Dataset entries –
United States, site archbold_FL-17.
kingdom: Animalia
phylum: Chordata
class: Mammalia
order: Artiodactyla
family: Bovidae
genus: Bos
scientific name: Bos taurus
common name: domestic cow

--

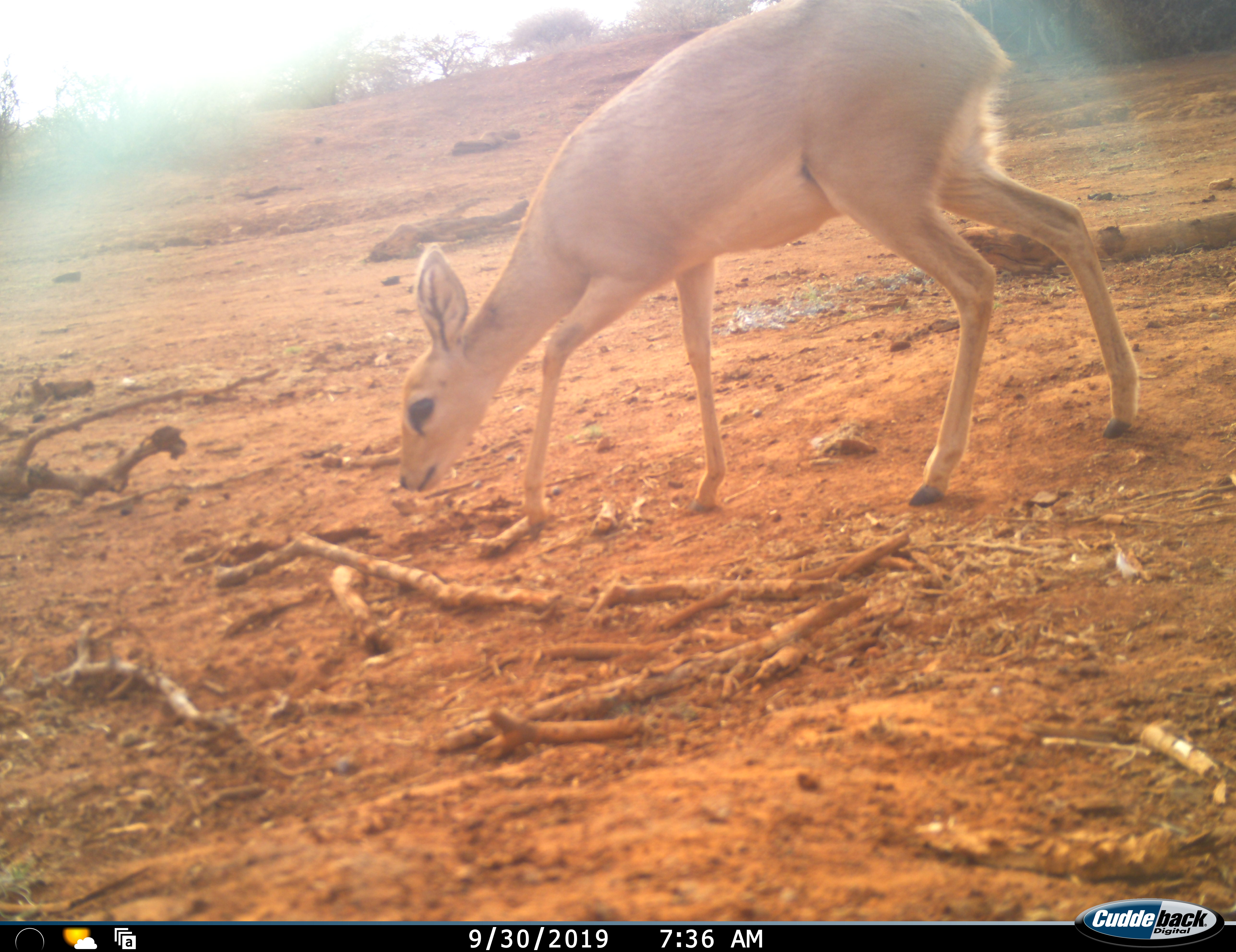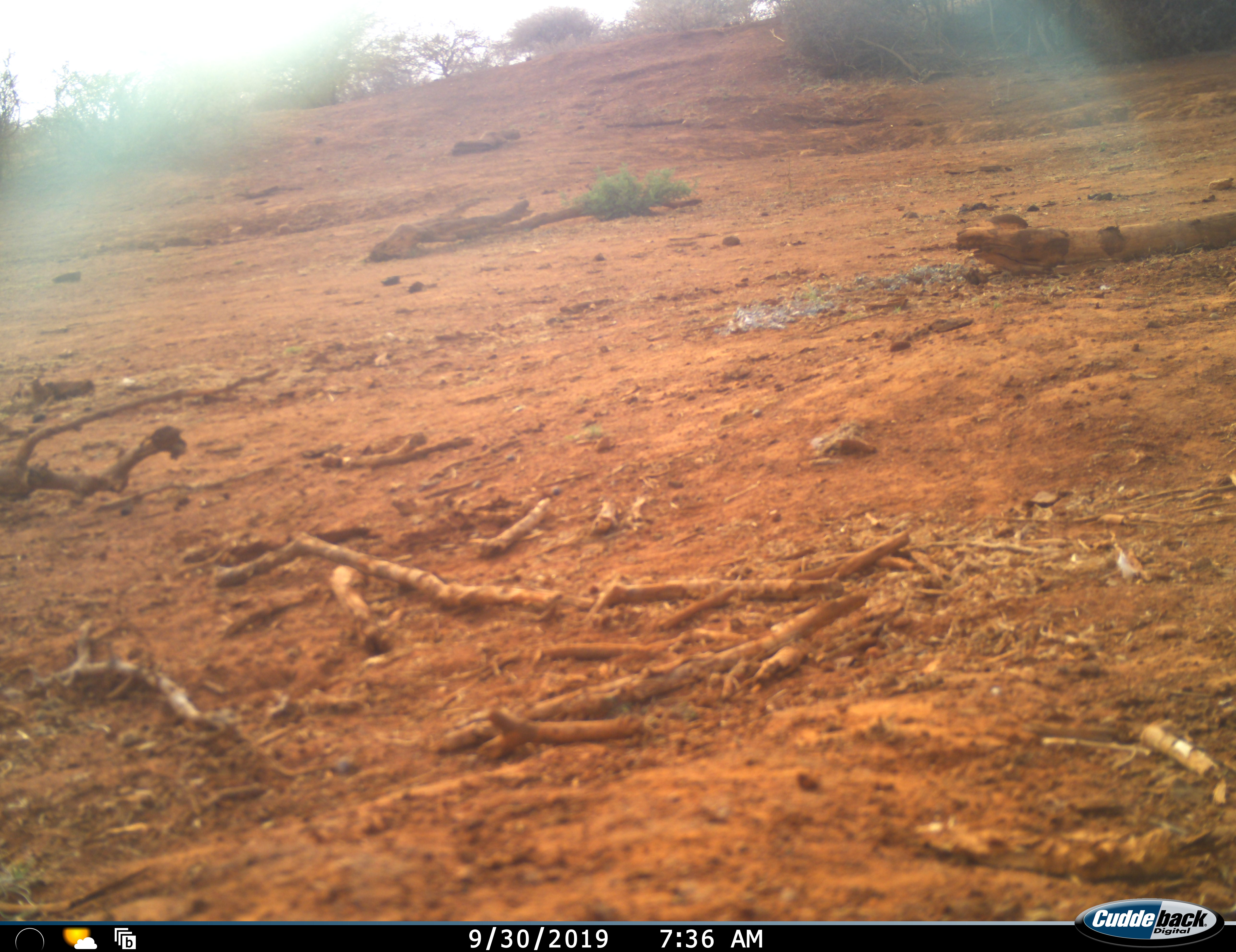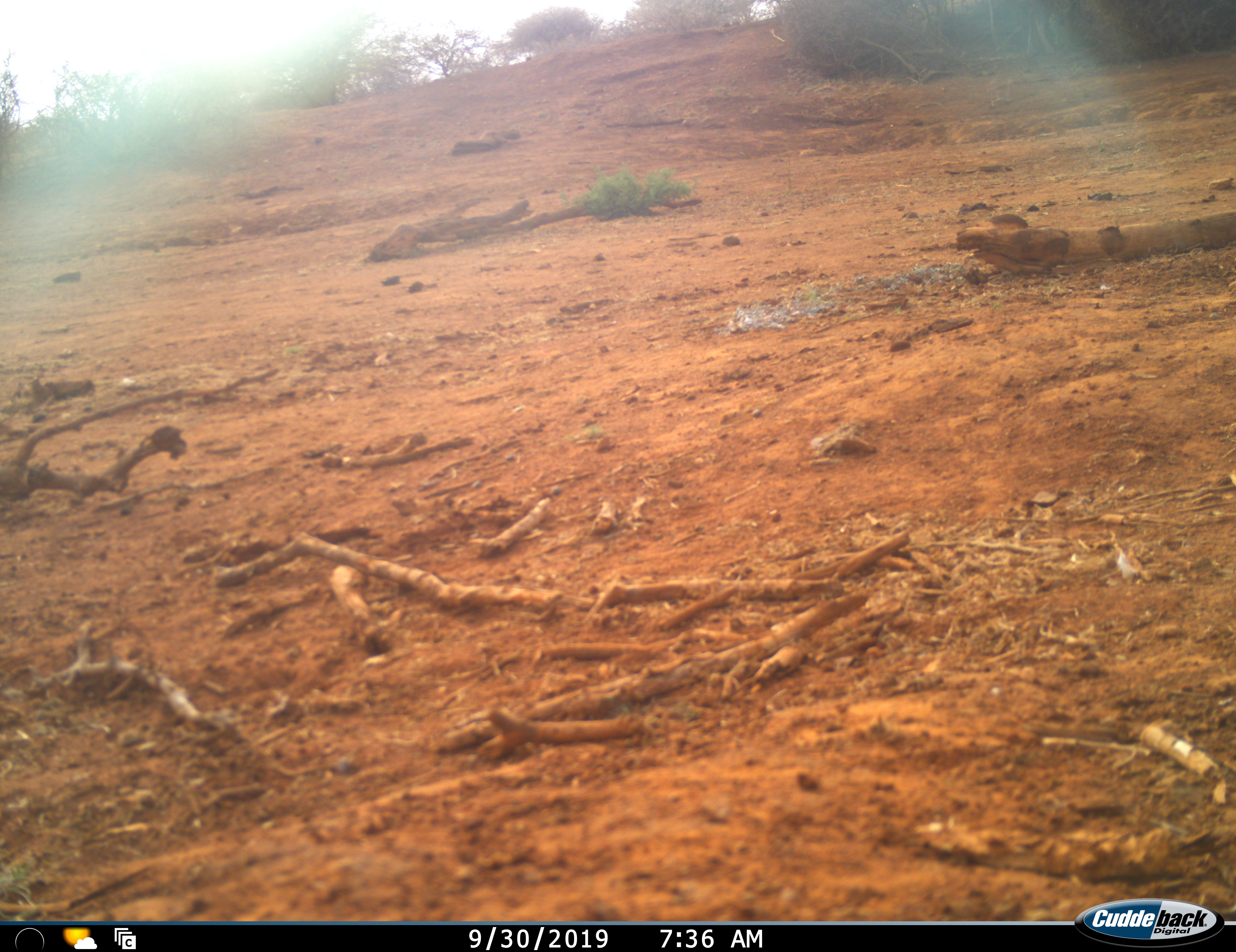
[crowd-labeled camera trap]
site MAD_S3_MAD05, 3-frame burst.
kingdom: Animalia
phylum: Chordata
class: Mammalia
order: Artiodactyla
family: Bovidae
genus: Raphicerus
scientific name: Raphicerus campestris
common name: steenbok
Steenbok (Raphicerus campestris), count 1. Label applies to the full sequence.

WHAT THE TASK ASKS –
Would you retype exactly the lines above, from the line with "United States, site archbold_FL-17." to the line with "common name: domestic cow", with both end lines kept and nothing more?

EXERCISE SOLUTION –
United States, site archbold_FL-17.
kingdom: Animalia
phylum: Chordata
class: Mammalia
order: Artiodactyla
family: Bovidae
genus: Bos
scientific name: Bos taurus
common name: domestic cow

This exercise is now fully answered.